The capital of Quezon was transferred to Lucena, which used to be a coastal barangay of Tayabas. Tayabas City, located at the foot of Mt. Banahaw, is known for its cool weather, its coconut vodka liquor called lambanog, a sweet cassava cake called Budin, and a yearly festivity called Mayohan Festival. It is also known for its huge St. Michael the Archangel Minor Basilica – the longest church in the country.

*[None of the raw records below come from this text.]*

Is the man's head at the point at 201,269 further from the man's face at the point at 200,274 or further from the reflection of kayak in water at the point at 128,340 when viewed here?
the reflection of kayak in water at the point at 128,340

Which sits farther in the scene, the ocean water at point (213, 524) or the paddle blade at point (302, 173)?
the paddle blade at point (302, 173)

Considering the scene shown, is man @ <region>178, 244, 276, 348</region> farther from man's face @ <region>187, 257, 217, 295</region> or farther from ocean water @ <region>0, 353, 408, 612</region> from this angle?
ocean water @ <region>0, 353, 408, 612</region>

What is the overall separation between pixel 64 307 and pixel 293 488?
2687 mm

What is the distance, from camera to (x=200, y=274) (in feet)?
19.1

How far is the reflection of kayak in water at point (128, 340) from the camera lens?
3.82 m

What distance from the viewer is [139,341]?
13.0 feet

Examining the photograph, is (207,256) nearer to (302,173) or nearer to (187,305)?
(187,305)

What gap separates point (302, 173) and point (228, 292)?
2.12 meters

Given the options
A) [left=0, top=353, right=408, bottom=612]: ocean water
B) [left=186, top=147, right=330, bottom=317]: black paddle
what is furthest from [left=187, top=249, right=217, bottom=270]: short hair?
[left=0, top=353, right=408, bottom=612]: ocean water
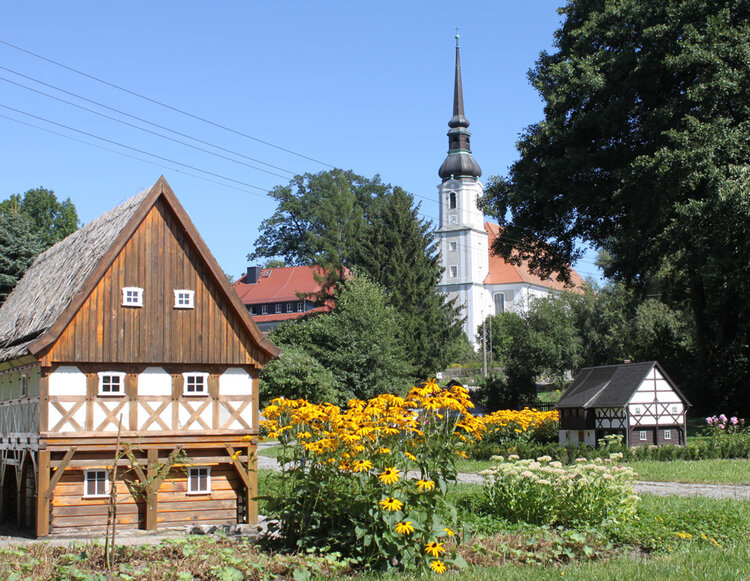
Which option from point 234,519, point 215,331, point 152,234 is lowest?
point 234,519

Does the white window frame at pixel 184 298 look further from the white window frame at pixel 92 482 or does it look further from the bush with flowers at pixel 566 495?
the bush with flowers at pixel 566 495

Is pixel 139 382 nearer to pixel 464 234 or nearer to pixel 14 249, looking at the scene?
pixel 14 249

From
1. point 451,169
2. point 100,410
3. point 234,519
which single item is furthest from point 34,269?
point 451,169

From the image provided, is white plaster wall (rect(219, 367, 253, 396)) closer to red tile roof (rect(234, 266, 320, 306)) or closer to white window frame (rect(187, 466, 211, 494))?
white window frame (rect(187, 466, 211, 494))

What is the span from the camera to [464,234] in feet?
374

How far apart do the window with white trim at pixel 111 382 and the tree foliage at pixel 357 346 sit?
25772 millimetres

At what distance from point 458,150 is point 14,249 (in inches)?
3016

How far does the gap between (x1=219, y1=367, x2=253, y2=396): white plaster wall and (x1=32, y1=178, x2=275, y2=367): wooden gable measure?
28 centimetres

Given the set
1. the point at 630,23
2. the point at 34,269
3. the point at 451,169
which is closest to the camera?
the point at 34,269

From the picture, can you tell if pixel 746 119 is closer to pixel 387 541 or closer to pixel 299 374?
pixel 299 374

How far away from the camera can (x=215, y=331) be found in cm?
2002

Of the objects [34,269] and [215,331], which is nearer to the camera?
[215,331]

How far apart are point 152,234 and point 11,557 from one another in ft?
33.2

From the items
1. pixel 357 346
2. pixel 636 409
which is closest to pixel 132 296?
pixel 636 409
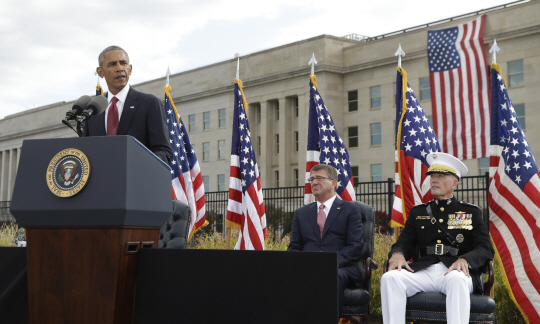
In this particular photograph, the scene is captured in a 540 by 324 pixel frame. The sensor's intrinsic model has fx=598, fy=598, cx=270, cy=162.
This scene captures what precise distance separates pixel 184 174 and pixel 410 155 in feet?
15.8

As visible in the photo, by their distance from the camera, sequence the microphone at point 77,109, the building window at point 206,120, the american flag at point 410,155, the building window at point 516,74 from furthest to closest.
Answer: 1. the building window at point 206,120
2. the building window at point 516,74
3. the american flag at point 410,155
4. the microphone at point 77,109

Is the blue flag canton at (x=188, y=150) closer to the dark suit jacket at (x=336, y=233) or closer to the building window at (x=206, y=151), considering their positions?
the dark suit jacket at (x=336, y=233)

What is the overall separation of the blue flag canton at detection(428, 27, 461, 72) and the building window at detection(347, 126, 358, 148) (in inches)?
774

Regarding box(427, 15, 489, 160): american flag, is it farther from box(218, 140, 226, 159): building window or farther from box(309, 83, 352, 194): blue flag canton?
box(218, 140, 226, 159): building window

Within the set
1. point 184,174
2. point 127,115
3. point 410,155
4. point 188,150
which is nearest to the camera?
point 127,115

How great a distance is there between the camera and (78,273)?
105 inches

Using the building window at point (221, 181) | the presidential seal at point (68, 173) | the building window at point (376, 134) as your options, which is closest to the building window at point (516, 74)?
the building window at point (376, 134)

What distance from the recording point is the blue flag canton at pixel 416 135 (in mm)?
7938

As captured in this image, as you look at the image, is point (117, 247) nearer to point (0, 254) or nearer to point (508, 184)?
point (0, 254)

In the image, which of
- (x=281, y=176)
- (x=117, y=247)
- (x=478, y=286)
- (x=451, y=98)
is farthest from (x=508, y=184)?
(x=281, y=176)

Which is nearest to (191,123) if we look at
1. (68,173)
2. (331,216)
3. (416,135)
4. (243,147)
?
(243,147)

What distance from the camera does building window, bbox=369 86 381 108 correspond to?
45.5 meters

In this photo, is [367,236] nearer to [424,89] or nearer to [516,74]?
[516,74]

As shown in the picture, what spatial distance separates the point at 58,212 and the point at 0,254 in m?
0.80
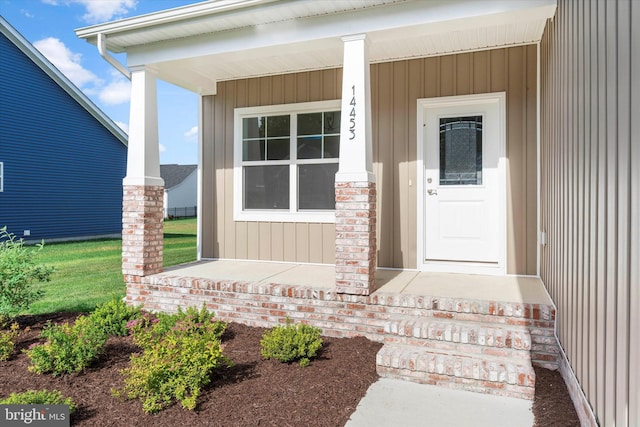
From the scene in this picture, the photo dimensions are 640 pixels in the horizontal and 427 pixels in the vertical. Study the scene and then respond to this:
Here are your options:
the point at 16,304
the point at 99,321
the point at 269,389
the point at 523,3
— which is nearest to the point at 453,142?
the point at 523,3

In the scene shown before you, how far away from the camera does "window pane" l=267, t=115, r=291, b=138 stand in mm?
6137

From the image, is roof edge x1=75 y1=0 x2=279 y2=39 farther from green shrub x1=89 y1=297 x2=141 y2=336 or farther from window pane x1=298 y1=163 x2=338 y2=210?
green shrub x1=89 y1=297 x2=141 y2=336

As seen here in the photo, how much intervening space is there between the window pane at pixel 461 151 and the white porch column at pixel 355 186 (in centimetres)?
148

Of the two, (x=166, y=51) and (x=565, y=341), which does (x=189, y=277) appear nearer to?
(x=166, y=51)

In 2010, the local government of the municipality of Tayabas declared the eleven historical bridges of Tayabas, including Malagonlong Bridge, a historical bridge for protection purposes. The eleven bridges of Tayabas are:
|Puente de Alitao||Alitao River, Poblacion||1793|
|Puente de Isabel II||Iyam River, Brgy. Baguio||1853|
|Puente de Urbiztondo||Malao-a River, Barangay Malao-a||1854|
|Puente de Don Francisco de Asis||Domoit River, Brgy. Domoit||1854|
|Puente de Bai||Bai Creek, Brgy. Dapdap||n.d|
|Puente de las Despedidas||Malaking Ibiya, Brgy. Lalo||n.d|
|Puente de la Ese||Ibiyang Munti, Brgy. Camaysao||n.d|
|Puente de la Princesa||Ilayang Dumacaa (Upper Dumacaa), Brgy. Matuena||n.d|
|Puente del Malogonlong||Dumacaa River, Brgy Matuena||1850|
|Puente del Lakawan||Lakawan River, Brgy. Lakawan||n.d|
|Puente del Mate||Mate River, Brgy. Mate||n.d|
|Legend: n.d means No date|
How To Get There
Puente de Malagonlong in Tayabas City is a 4-5 hours drive from Manila.
- Take buses bound to Lucena Grand Central Terminal.
- From the Grand Central Terminal, take a jeepney ride to Tayabas.
- From Tayabas City, Malagonlong Bridge is about a 15-20 minutes tricycle ride from the City Center.